Track k8s deployments that runs unreleased changes to the charts
Open, In Progress, Needs TriagePublic

Description

Problems to solve:

  1. Detecting homedir deploys
  2. Detecting unreleased config tweaks
  3. Detecting whether there are unreleased changes, or the deployment running previous version

We have similar one-off for admin_ng, see script and timer, T331894.

Event Timeline

atsuko changed the task status from Open to In Progress.EditedApr 23 2026, 8:47 AM
atsuko added a subscriber: RLazarus.

Wrapping my head around @RLazarus charlie.py, as it is "recursively searches out helmfile services in a given repository or subtree, identifies all the environments for each service, and diffs or applies them by shelling out to helmfile". It seems like the helmfile discovery is solved here, and it runs periodically, so it would be useful to make it generate metrics.

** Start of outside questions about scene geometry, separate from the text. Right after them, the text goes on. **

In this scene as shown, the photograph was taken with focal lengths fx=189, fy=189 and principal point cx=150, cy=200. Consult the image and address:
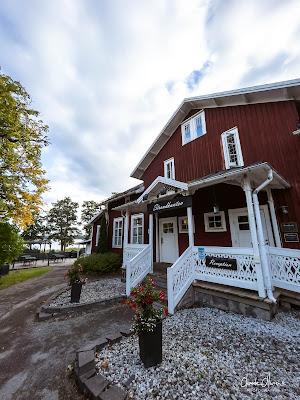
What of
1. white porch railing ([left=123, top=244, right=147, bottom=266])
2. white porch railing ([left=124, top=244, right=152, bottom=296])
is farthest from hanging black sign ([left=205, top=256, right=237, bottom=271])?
white porch railing ([left=123, top=244, right=147, bottom=266])

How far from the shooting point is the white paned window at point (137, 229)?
11.9 meters

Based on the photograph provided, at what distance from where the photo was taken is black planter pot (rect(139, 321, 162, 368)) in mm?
3068

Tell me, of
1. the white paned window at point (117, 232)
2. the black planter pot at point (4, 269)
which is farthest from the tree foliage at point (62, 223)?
the white paned window at point (117, 232)

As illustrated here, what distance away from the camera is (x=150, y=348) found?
309cm

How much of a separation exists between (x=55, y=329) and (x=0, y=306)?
347cm

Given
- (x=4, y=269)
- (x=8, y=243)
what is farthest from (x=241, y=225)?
(x=4, y=269)

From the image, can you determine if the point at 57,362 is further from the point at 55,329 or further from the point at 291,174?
the point at 291,174

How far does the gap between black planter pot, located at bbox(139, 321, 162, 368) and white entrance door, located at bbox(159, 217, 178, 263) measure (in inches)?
262

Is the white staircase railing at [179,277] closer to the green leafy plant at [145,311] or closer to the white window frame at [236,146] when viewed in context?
the green leafy plant at [145,311]

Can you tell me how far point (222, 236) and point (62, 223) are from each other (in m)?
41.5

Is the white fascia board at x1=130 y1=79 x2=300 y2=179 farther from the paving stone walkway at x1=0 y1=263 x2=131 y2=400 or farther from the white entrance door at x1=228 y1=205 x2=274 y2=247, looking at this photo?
the paving stone walkway at x1=0 y1=263 x2=131 y2=400

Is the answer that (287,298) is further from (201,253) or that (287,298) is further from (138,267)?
(138,267)

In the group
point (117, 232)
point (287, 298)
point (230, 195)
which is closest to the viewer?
point (287, 298)

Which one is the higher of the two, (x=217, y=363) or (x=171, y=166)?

For all purposes, running charlie --dry_run --services_dir admin_ng diff produces the same information as check_admin_ng_pending_changes.py when invoked for all environments. I'm considering

  1. making it a library
  2. adding prometheus exporter to expose error code and maybe the chart versions

Code and history is copied to gitlab/sre/charlie, now there are two commands:

  1. /usr/bin/charlie that works like previous /usr/local/bin/charlie,
  2. /usr/local/bin/charlie-prom --services_dir admin_ng that inherits functionality of check_admin_ng_pending_changes.py.

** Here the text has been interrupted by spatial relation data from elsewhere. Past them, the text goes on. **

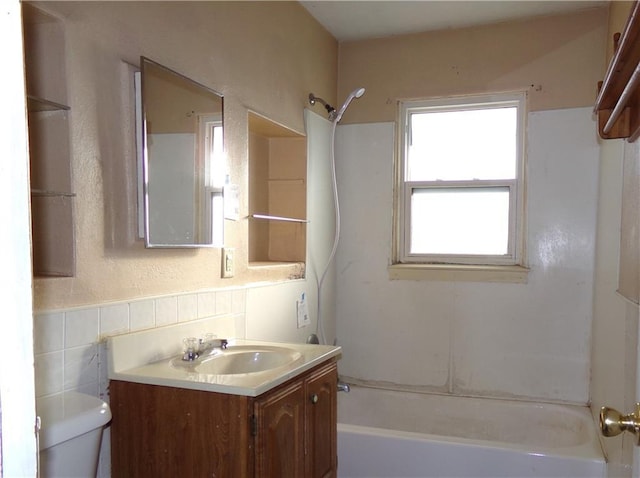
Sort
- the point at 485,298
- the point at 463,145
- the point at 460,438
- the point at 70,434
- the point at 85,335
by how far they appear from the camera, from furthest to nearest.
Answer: the point at 463,145 < the point at 485,298 < the point at 460,438 < the point at 85,335 < the point at 70,434

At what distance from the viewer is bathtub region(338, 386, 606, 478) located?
192 centimetres

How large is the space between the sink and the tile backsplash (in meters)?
0.19

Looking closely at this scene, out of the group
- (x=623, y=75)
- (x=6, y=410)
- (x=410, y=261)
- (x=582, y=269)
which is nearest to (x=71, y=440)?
(x=6, y=410)

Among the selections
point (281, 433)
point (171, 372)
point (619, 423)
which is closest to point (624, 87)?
point (619, 423)

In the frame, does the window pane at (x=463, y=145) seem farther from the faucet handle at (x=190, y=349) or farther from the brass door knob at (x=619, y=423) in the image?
the brass door knob at (x=619, y=423)

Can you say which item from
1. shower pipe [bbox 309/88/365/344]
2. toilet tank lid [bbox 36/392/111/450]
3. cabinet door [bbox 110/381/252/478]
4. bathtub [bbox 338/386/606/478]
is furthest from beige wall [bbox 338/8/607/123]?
toilet tank lid [bbox 36/392/111/450]

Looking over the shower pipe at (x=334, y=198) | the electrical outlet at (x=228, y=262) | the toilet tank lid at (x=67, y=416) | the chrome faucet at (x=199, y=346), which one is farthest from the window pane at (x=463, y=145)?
the toilet tank lid at (x=67, y=416)

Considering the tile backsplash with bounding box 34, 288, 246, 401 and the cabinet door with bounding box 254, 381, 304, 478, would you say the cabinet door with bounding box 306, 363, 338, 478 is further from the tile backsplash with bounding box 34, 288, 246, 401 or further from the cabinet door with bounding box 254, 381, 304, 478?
the tile backsplash with bounding box 34, 288, 246, 401

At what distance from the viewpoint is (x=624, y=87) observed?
1.14m

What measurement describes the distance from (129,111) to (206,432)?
2.97 feet

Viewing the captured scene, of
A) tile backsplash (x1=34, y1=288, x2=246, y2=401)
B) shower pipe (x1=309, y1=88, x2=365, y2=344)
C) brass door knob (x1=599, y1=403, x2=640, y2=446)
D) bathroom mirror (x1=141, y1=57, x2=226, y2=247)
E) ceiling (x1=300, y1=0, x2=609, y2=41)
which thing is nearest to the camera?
brass door knob (x1=599, y1=403, x2=640, y2=446)

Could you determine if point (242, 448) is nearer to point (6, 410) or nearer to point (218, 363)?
point (218, 363)

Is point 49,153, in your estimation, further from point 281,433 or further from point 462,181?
point 462,181

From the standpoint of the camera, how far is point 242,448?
1.20 m
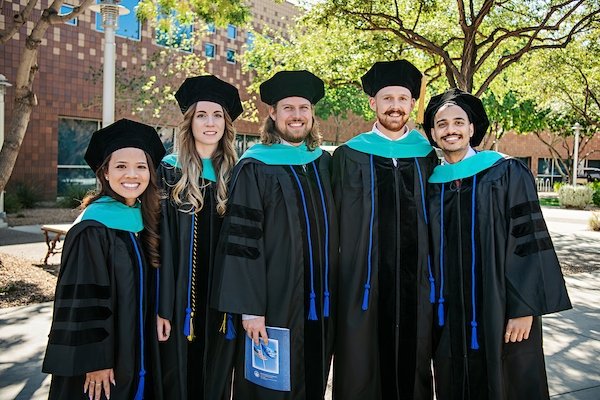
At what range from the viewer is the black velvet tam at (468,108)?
3141 millimetres

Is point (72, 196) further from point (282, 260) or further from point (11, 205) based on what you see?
point (282, 260)

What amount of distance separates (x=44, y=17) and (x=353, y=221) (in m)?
5.17

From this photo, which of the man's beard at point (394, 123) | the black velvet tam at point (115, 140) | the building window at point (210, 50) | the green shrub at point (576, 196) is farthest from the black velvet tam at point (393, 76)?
the green shrub at point (576, 196)

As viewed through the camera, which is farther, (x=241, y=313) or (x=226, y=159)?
(x=226, y=159)

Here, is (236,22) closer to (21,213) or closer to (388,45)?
(388,45)

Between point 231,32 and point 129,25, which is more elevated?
point 231,32

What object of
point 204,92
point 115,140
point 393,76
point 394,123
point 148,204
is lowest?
point 148,204

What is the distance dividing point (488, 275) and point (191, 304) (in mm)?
1639

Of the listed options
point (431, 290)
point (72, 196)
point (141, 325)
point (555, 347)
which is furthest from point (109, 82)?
point (72, 196)

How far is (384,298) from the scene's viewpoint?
10.1 ft

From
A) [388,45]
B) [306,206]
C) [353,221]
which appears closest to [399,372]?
[353,221]

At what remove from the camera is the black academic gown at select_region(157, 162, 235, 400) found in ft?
9.28

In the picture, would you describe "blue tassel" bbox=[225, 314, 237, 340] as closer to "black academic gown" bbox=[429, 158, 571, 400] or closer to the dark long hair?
the dark long hair

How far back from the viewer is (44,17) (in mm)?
6289
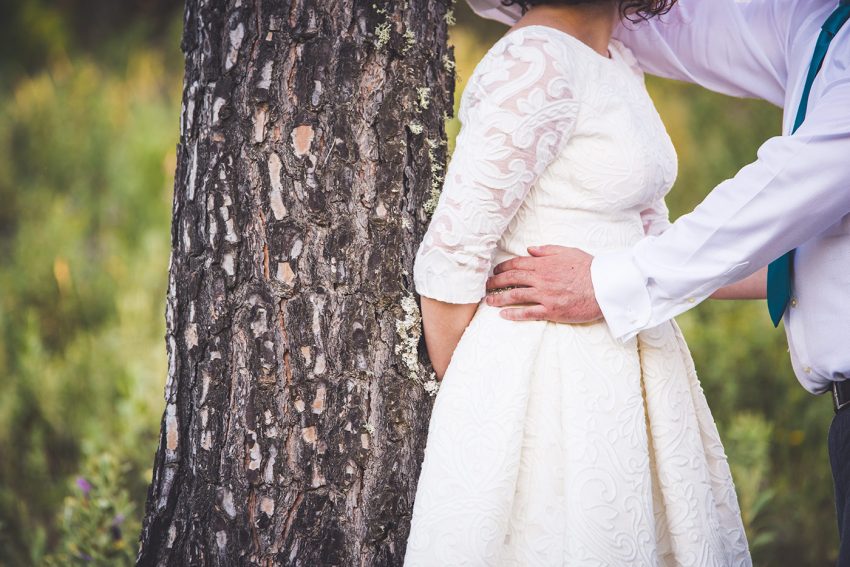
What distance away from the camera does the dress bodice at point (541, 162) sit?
4.34ft

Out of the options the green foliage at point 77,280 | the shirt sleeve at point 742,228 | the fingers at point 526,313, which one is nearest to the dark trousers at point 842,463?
the shirt sleeve at point 742,228

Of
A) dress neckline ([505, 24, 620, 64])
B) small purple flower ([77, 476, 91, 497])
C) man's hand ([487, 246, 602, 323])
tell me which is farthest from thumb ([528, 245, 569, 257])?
small purple flower ([77, 476, 91, 497])

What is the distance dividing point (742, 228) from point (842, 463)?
1.90 ft

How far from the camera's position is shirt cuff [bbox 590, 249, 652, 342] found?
4.58 feet

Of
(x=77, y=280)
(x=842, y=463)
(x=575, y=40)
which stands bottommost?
(x=842, y=463)

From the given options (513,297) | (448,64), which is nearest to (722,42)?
(448,64)

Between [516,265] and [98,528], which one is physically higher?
[516,265]

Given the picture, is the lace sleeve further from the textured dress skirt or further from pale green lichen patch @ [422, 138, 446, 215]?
pale green lichen patch @ [422, 138, 446, 215]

Change #1277471 had a related patch set uploaded (by Atsuko; author: Atsuko):

[operations/puppet@production] deployment_server: move charlie/admin_ng to debian package

https://gerrit.wikimedia.org/r/1277471

Change #1277471 merged by Atsuko:

[operations/puppet@production] deployment_server: move charlie/admin_ng to debian package

https://gerrit.wikimedia.org/r/1277471

Rolled out the replacement script, thanos helmfile_admin_ng_pending_changes didn't change. Going to roll it out for dse services as well now.